Serious doubts about the auditors' ability to deliver good audits are also created by business developments. It is doubtful that auditors can effectively audit banks operating from 140 countries. The traditional ex-post audits cannot perform any meaningful checks on the world of instantaneous transfers of money. Neither are auditors able to deal with complex financial instruments. Many major companies manage their risks by placing clever bets on the movement of exchange rates, interest rates and prices of commodities. Depending upon the outcomes, the value of such contracts (derivatives) can range from zero to several millions. The collapse of Long Term Capital Management (LTCM) showed that even the Nobel Prize winners in economics could not work out the value of such financial instruments. Auditors are certainly not equipped with such skills and are simply rubber-stamping the figures produced by management.

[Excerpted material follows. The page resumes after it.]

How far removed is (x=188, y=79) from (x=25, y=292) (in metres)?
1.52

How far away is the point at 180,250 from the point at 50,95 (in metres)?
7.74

Company auditors have shown little interest in becoming independent and have fought tooth and nail to preserve their right to sell consultancy to audit clients. The regulators have shown little interest in protecting the interests of stakeholders or looking at the internal workings of auditing firms. The liability regimes encourage inertia and audit failures. Traditional audits cannot audit banks or the financial statements of major corporations. Yet people do need to protect their savings, pensions and investments from fraud. So rather than constantly trying to revise the traditional auditing model and rescue the failed technology, alternatives need to be developed.
One possibility is to abolish the annual statutory audit and require all companies to have insurance cover equivalent to (say) twice the value of their assets so that defrauded stakeholders claims can be satisfied. £1.5bn can buy a lot of insurance cover and details would be publicly known. To minimise the risk of misinformation, laws would need to be changed to make all company directors personally liable for knowingly publishing misleading financial statements. Corporate laws will need to be strengthened to ensure that companies publish the required information. Of course, insurance companies need to assess the fraud risks and may use the services of accountancy firms to make assessments of corporate internal controls and fraud potential. It is extremely unlikely that, under these arrangements, accountancy firms would be able to deny any obligations to look for fraud and stakeholders will not have to put up with the pretensions of independent auditors.